[Records from a data collection]

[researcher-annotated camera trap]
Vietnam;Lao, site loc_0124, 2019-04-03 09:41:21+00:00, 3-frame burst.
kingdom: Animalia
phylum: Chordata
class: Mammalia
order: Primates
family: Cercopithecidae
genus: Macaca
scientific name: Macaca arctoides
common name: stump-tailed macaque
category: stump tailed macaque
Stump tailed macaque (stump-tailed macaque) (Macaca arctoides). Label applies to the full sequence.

--

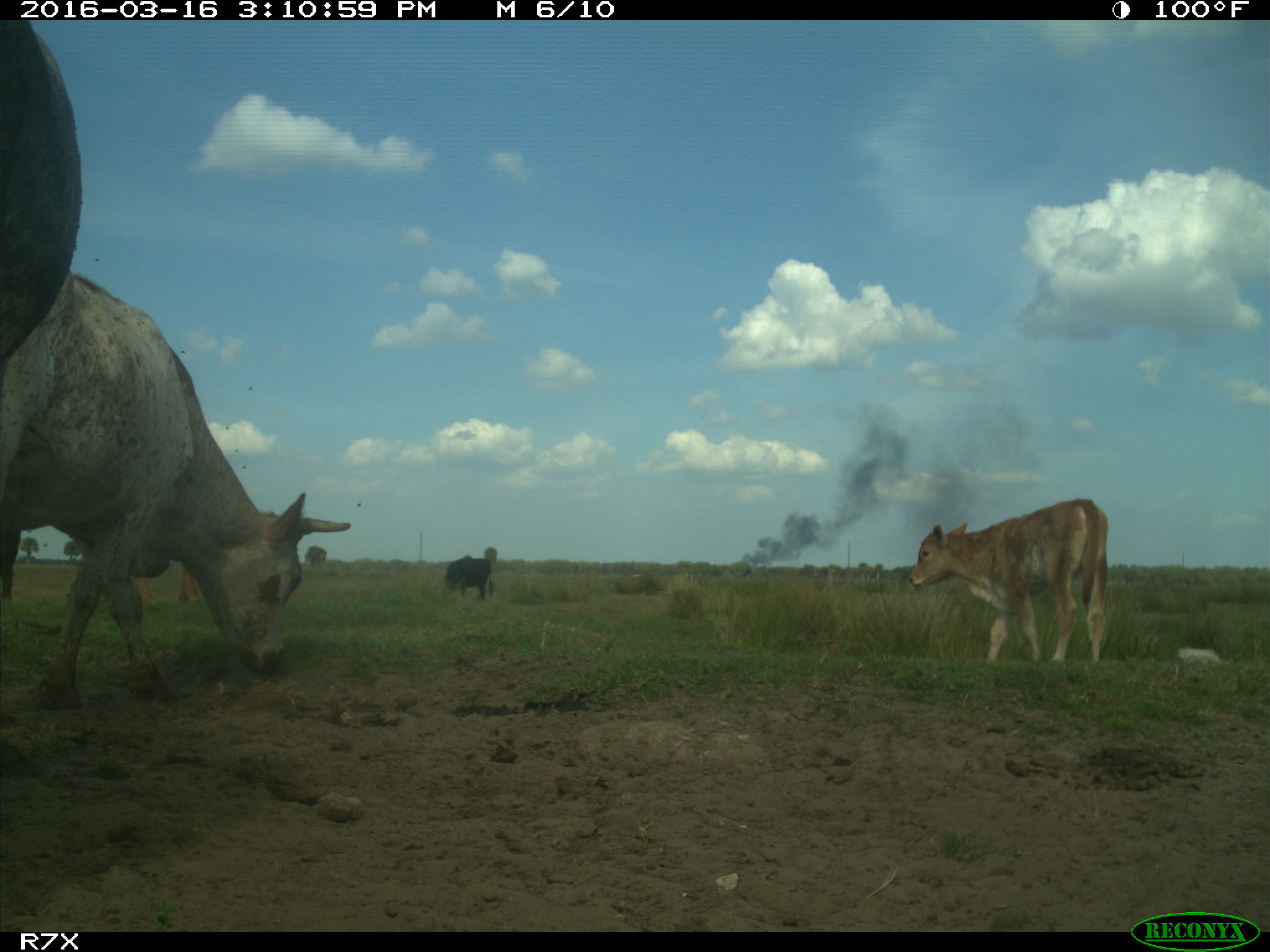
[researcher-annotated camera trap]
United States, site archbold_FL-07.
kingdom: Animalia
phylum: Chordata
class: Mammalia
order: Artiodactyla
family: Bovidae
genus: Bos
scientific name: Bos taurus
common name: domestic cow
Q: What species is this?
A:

WHAT THE EXERCISE ASKS:
Whenever a line above has the word "site" in it, copy that line.

SOLUTION TO THE EXERCISE:
Vietnam;Lao, site loc_0124, 2019-04-03 09:41:21+00:00, 3-frame burst.
United States, site archbold_FL-07.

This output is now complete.